■ **Prompt**
From the entries below, copy every line that holds the word "name".

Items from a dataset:
* * *
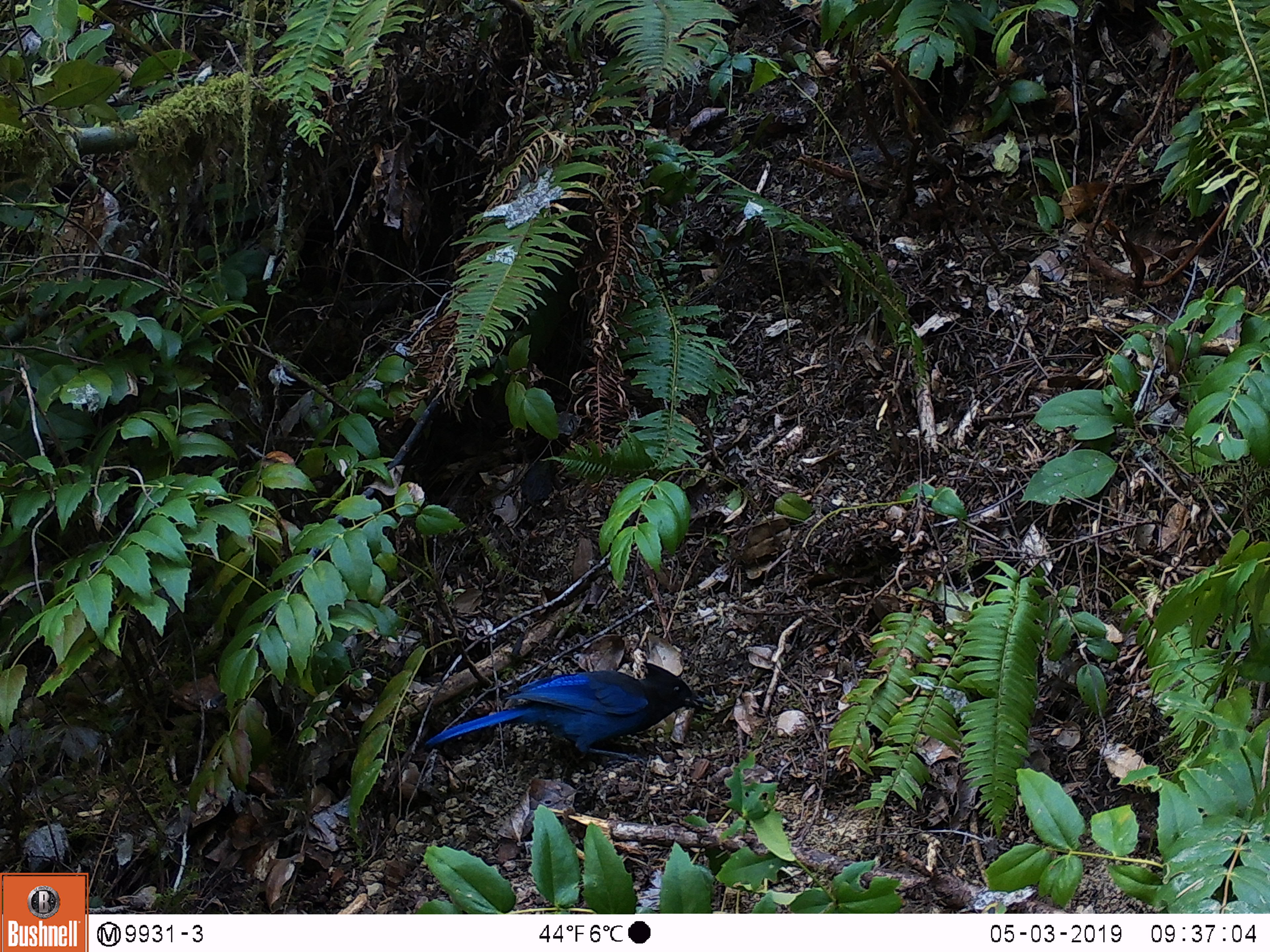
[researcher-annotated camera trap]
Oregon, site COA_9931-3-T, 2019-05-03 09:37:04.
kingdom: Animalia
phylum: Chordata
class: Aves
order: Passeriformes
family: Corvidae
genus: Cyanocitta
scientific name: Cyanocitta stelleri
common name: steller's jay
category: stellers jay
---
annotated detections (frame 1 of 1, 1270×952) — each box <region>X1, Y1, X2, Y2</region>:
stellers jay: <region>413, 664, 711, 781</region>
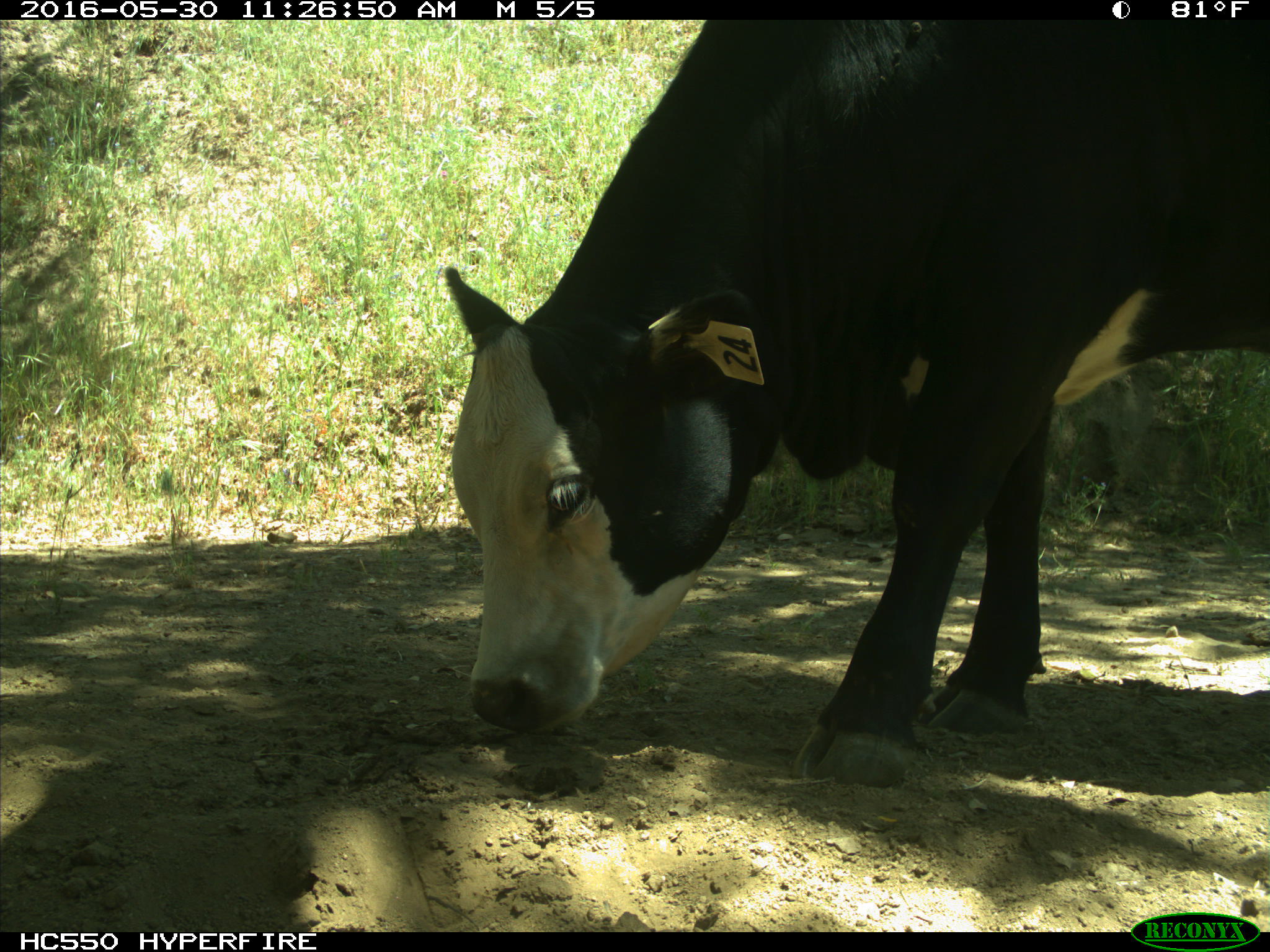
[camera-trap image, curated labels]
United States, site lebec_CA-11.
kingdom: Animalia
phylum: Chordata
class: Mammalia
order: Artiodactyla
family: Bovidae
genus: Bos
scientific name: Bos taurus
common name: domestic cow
* * *
■ **Answer to this task**
scientific name: Cyanocitta stelleri
common name: steller's jay
scientific name: Bos taurus
common name: domestic cow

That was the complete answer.